START SELECTED EXCERPT

The main result of biomat formation is dramatic slowing of the infiltration rate of the effluent into the soil, creating unsaturated flow conditions. This is ideal for growth of aerobic bacteria and other soil organisms that help with treatment of pathogens and other contaminants. This is good news, and explains why the biomat – when properly managed – is a necessary component of soil treatment capabilities. In addition, the biomat reaches equilibrium. If effluent quality is maintained, the biomat will have the same thickness and permeability over time.

This condition is referred to as the Long Term Acceptance Rate, or LTAR. The LTAR is related to soil texture class, soil structure and consistency to predict the loading rates in soils where the biomat is fully developed. Research on these relationships has been conducted since the early 1970s and in fact, the condition was recognized as early as the 1950s.



These relationships are reflected and used in almost all current state codes dictating the design and installation of onsite sewage treatment systems. Sandy soils are the one exception.

END SELECTED EXCERPT
START RECORDS PROVIDED

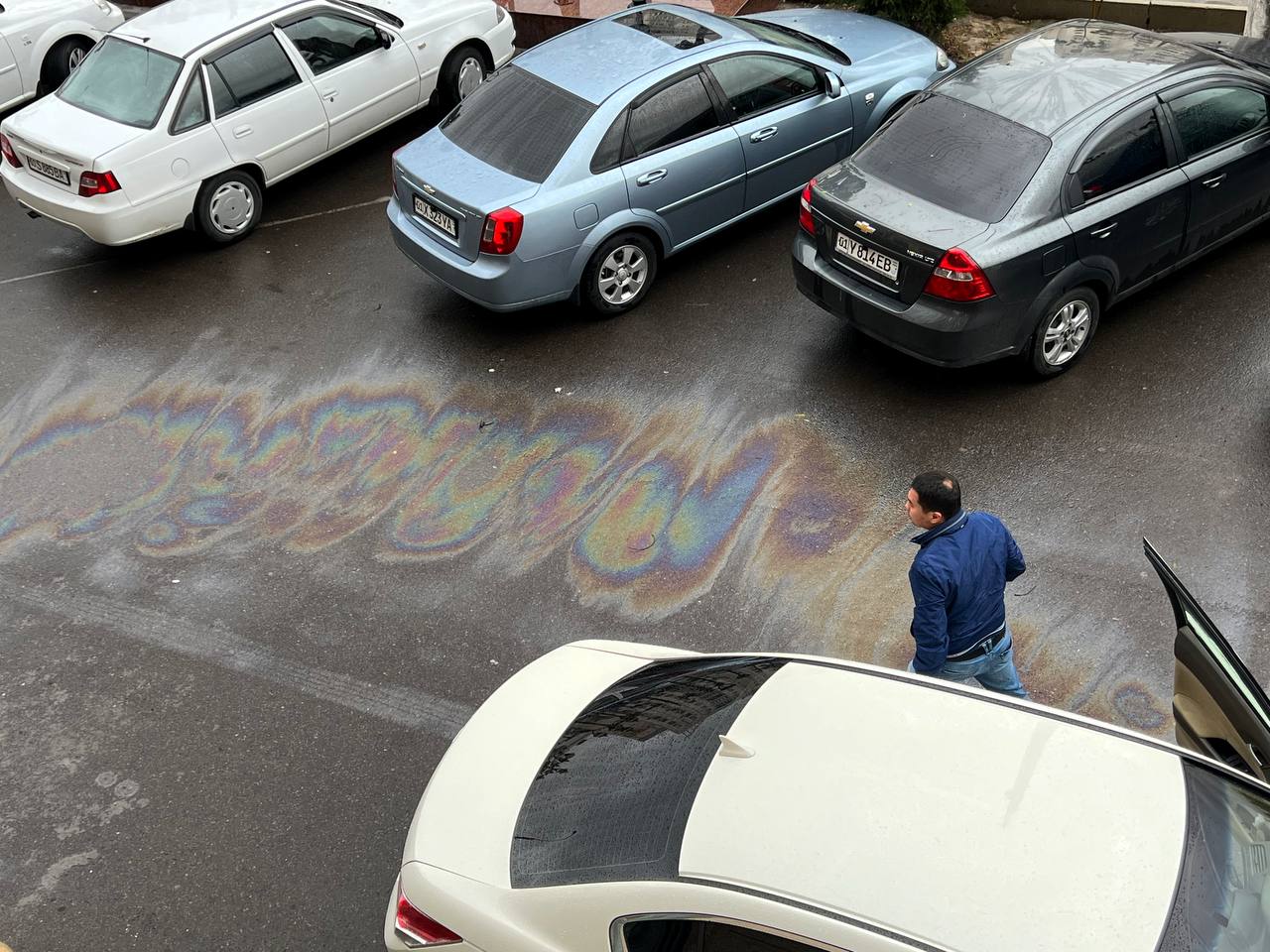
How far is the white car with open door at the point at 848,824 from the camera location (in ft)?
10.7

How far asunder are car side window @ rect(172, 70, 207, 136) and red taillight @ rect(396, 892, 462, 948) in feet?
24.5

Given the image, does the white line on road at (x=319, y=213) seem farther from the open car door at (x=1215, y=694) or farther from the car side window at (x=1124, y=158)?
the open car door at (x=1215, y=694)

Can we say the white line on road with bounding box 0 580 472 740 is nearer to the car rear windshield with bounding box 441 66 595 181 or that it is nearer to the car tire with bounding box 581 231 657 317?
the car tire with bounding box 581 231 657 317

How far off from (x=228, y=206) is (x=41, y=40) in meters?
4.10

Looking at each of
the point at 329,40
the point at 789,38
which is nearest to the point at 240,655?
the point at 329,40

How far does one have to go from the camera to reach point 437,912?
12.6 feet

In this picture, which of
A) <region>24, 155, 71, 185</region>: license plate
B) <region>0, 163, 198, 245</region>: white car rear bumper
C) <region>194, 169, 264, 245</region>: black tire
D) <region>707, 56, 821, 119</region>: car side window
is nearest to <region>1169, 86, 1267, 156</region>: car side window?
<region>707, 56, 821, 119</region>: car side window

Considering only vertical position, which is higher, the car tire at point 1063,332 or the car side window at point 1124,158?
the car side window at point 1124,158

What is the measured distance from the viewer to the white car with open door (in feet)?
10.7

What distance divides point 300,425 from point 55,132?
12.2ft

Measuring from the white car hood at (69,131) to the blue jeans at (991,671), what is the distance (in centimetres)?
755

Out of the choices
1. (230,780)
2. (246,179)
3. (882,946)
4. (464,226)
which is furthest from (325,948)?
(246,179)

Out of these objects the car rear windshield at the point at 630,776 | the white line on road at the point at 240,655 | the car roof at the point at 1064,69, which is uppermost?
the car roof at the point at 1064,69

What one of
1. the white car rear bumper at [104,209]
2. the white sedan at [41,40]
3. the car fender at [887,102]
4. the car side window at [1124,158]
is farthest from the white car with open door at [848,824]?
the white sedan at [41,40]
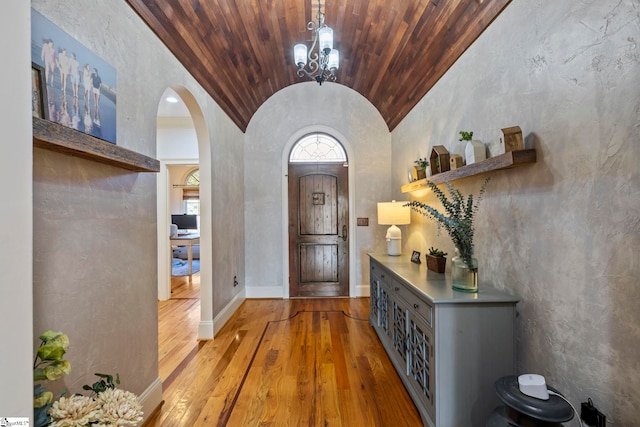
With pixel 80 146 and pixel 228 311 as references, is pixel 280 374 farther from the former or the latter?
pixel 80 146

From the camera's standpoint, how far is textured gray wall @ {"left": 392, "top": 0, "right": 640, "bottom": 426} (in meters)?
1.07

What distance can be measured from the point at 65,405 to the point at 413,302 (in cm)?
182

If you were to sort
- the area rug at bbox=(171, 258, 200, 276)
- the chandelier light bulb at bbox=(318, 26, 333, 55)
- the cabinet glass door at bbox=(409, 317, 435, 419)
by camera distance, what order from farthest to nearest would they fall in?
the area rug at bbox=(171, 258, 200, 276) → the chandelier light bulb at bbox=(318, 26, 333, 55) → the cabinet glass door at bbox=(409, 317, 435, 419)

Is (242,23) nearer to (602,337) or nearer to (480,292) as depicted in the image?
(480,292)

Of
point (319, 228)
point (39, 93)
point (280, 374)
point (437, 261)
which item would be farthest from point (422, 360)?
point (319, 228)

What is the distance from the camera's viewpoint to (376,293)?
3049 mm

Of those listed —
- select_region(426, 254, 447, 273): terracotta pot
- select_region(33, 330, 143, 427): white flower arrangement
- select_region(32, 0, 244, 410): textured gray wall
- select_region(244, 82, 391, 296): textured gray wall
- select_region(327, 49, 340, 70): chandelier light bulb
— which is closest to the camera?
select_region(33, 330, 143, 427): white flower arrangement

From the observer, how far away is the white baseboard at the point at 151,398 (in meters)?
1.76

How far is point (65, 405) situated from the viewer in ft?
2.78

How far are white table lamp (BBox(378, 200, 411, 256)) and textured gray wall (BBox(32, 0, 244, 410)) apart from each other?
7.83 feet

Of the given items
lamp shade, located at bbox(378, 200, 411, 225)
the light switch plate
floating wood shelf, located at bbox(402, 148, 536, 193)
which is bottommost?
the light switch plate

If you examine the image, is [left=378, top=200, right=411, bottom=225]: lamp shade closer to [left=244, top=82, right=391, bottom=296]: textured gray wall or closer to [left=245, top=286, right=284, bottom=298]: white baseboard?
[left=244, top=82, right=391, bottom=296]: textured gray wall

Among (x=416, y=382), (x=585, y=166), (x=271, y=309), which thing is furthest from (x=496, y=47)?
(x=271, y=309)

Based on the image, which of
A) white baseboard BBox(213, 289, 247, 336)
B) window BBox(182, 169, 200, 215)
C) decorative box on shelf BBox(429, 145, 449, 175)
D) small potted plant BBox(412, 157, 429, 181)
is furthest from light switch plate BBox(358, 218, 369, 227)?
window BBox(182, 169, 200, 215)
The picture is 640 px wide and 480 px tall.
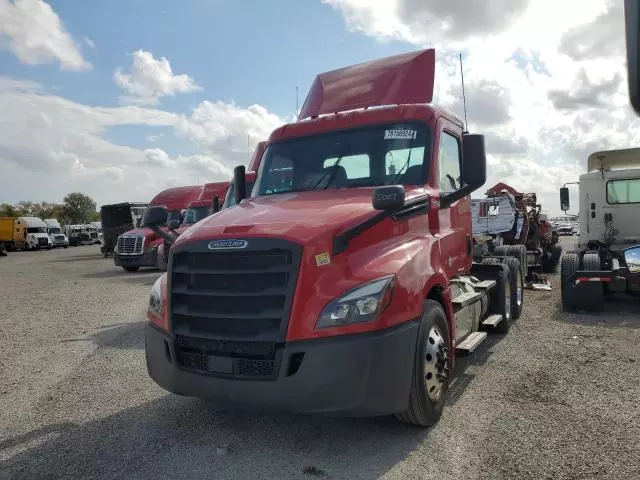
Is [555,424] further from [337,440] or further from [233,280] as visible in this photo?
[233,280]

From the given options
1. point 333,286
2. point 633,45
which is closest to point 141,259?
point 333,286

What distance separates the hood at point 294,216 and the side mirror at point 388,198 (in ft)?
0.73

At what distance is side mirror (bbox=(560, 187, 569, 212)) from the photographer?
41.2 feet

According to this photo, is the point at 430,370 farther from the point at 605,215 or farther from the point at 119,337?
the point at 605,215

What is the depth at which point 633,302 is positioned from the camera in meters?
10.2

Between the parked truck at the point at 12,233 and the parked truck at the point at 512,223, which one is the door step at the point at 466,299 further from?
the parked truck at the point at 12,233

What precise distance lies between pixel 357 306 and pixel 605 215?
9.28 metres

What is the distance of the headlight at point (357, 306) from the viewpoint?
3.57 meters

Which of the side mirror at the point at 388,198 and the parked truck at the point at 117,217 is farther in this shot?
the parked truck at the point at 117,217

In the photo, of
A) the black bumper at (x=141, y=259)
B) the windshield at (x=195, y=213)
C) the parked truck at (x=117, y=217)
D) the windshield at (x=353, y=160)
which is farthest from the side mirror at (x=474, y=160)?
the parked truck at (x=117, y=217)

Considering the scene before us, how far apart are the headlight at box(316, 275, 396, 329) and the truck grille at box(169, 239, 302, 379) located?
281mm

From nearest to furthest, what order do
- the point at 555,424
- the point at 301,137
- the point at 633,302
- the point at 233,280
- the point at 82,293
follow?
1. the point at 233,280
2. the point at 555,424
3. the point at 301,137
4. the point at 633,302
5. the point at 82,293

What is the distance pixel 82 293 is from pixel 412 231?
11.8 m

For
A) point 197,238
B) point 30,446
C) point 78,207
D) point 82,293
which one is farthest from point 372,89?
point 78,207
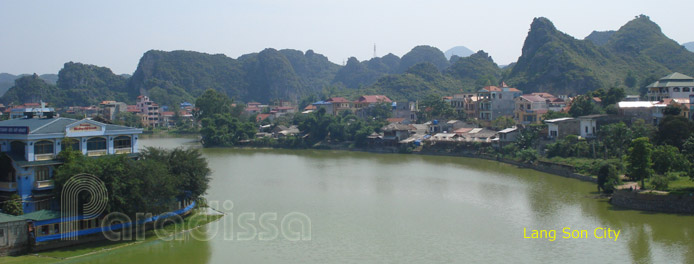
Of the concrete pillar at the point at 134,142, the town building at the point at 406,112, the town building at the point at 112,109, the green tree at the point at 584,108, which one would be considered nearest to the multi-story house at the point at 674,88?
the green tree at the point at 584,108

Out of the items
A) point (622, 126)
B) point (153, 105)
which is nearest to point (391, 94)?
point (153, 105)

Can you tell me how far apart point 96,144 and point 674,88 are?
22.3 meters

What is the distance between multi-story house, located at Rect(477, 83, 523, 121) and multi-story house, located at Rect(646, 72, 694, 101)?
20.1 ft

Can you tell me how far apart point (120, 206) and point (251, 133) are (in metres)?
20.9

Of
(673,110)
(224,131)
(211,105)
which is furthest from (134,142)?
(211,105)

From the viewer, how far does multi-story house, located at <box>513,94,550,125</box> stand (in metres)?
25.5

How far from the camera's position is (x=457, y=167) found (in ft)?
67.3

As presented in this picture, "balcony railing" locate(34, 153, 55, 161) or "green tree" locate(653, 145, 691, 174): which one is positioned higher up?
"balcony railing" locate(34, 153, 55, 161)

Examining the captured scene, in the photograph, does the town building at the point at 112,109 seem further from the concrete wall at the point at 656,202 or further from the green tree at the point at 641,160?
Result: the concrete wall at the point at 656,202

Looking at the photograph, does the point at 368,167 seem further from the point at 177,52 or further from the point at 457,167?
the point at 177,52

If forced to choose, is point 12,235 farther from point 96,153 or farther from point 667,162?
point 667,162

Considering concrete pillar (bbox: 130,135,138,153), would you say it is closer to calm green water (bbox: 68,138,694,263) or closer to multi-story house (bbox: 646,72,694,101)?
calm green water (bbox: 68,138,694,263)

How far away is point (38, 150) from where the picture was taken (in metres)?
10.5

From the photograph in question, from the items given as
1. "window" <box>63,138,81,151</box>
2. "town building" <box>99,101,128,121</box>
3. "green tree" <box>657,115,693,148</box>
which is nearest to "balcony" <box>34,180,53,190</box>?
"window" <box>63,138,81,151</box>
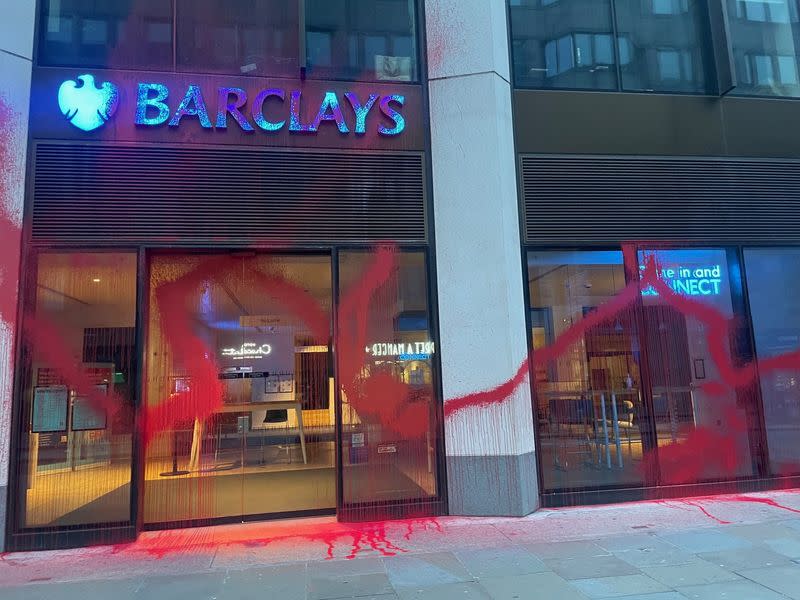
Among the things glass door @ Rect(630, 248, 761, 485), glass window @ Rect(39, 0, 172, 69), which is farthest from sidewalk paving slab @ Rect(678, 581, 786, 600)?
glass window @ Rect(39, 0, 172, 69)

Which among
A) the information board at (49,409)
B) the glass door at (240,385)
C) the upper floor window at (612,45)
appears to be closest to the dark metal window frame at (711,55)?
the upper floor window at (612,45)

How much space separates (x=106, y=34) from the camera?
6.99m

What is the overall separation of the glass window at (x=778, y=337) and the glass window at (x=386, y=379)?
4630 mm

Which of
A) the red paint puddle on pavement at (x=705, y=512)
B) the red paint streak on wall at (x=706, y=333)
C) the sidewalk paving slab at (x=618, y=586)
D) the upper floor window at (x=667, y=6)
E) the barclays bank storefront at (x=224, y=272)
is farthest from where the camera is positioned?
the upper floor window at (x=667, y=6)

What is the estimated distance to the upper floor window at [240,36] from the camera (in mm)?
6934

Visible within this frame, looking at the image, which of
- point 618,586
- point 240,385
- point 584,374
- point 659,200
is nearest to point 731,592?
point 618,586

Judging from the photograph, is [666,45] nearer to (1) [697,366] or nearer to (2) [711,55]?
(2) [711,55]

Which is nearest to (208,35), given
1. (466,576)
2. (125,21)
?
(125,21)

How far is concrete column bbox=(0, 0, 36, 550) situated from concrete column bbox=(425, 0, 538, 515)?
4.77 m

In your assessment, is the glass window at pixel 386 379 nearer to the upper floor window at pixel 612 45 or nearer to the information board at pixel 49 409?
the information board at pixel 49 409

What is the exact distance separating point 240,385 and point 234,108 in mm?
3416

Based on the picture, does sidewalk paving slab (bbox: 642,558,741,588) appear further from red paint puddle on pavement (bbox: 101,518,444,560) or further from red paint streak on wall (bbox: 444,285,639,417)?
red paint streak on wall (bbox: 444,285,639,417)

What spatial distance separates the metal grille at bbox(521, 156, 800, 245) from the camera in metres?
7.55

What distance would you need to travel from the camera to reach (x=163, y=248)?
670 centimetres
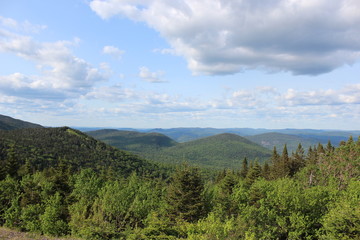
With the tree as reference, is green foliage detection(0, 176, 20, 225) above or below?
below

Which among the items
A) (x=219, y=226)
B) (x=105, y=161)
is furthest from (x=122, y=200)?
(x=105, y=161)

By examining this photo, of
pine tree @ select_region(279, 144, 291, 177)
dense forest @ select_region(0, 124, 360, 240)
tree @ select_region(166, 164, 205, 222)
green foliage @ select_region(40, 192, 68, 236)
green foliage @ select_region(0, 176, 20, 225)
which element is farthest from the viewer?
pine tree @ select_region(279, 144, 291, 177)

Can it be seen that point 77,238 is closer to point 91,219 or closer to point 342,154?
point 91,219

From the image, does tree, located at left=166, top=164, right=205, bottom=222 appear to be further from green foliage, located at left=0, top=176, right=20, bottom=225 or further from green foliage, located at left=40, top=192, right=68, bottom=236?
green foliage, located at left=0, top=176, right=20, bottom=225

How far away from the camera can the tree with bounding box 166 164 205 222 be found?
29.7 metres

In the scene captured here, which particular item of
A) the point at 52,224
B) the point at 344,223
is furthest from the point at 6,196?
the point at 344,223

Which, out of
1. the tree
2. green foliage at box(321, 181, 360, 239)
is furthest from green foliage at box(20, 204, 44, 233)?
green foliage at box(321, 181, 360, 239)

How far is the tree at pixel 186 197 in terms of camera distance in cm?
2970

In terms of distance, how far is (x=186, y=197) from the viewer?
30.3 metres

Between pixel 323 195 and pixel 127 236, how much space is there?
80.7 ft

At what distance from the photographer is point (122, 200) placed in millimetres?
27719

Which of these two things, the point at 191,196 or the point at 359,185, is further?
the point at 191,196

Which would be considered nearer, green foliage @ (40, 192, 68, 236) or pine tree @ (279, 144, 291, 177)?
green foliage @ (40, 192, 68, 236)

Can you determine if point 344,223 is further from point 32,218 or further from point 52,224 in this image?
point 32,218
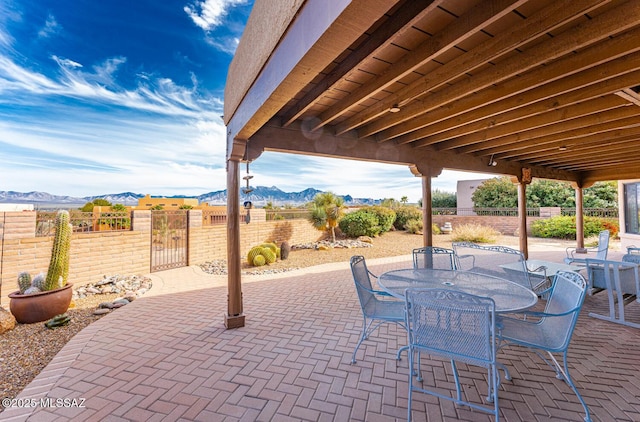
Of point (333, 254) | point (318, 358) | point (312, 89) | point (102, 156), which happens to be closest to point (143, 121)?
point (102, 156)

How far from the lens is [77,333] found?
10.5ft

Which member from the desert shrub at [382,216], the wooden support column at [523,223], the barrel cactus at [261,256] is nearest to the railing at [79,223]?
the barrel cactus at [261,256]

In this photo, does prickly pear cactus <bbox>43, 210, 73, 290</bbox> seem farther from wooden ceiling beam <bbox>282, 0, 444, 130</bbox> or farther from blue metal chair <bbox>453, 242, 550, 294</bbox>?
blue metal chair <bbox>453, 242, 550, 294</bbox>

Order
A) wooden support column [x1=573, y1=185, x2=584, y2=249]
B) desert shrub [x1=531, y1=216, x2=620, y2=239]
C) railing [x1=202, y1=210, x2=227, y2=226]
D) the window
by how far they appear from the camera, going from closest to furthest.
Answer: the window, wooden support column [x1=573, y1=185, x2=584, y2=249], railing [x1=202, y1=210, x2=227, y2=226], desert shrub [x1=531, y1=216, x2=620, y2=239]

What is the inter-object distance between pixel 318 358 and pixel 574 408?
189 cm

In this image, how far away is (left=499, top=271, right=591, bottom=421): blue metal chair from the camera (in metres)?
1.80

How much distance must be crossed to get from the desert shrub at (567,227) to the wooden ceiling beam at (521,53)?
12.8 m

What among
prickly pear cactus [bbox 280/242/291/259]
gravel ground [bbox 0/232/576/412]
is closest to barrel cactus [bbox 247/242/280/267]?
prickly pear cactus [bbox 280/242/291/259]

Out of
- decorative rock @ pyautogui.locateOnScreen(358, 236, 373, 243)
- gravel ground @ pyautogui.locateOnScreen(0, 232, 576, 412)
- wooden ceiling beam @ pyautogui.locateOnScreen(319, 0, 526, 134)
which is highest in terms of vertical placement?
wooden ceiling beam @ pyautogui.locateOnScreen(319, 0, 526, 134)

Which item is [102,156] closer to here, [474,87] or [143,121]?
[143,121]

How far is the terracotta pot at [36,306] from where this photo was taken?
3.46 m

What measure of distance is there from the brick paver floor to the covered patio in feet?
2.42

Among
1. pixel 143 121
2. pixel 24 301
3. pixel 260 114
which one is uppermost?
pixel 143 121

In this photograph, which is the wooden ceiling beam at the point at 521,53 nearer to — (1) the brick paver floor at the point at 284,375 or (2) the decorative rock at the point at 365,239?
(1) the brick paver floor at the point at 284,375
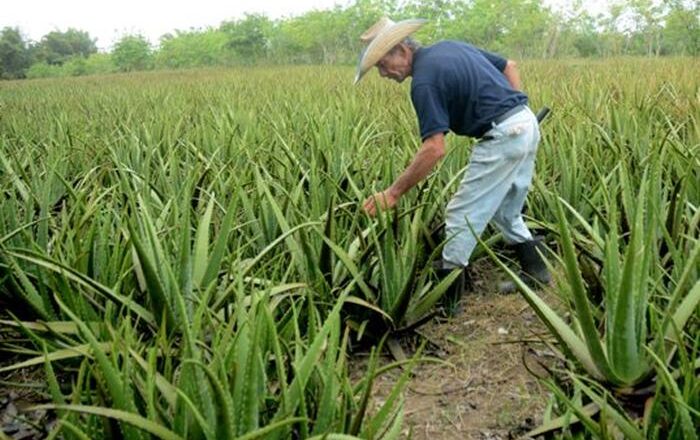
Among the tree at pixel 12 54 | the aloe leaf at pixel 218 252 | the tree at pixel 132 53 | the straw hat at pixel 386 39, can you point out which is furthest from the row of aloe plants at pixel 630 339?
the tree at pixel 132 53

END RECORDS PROVIDED

EXERCISE OBJECTIVE: Summarize the passage on biomat formation in two sentences.

ANSWER TO THIS PROBLEM: Biomat formation dramatically slows the infiltration of effluent into the soil, and the resulting unsaturated flow suits aerobic bacteria and other soil organisms that help treat pathogens and contaminants, making a properly managed biomat a necessary part of soil treatment. When effluent quality is maintained, the biomat reaches an equilibrium called the Long Term Acceptance Rate (LTAR), which is related to soil texture class, structure and consistency to predict loading rates and is used in almost all current state codes for onsite sewage systems, with sandy soils the one exception.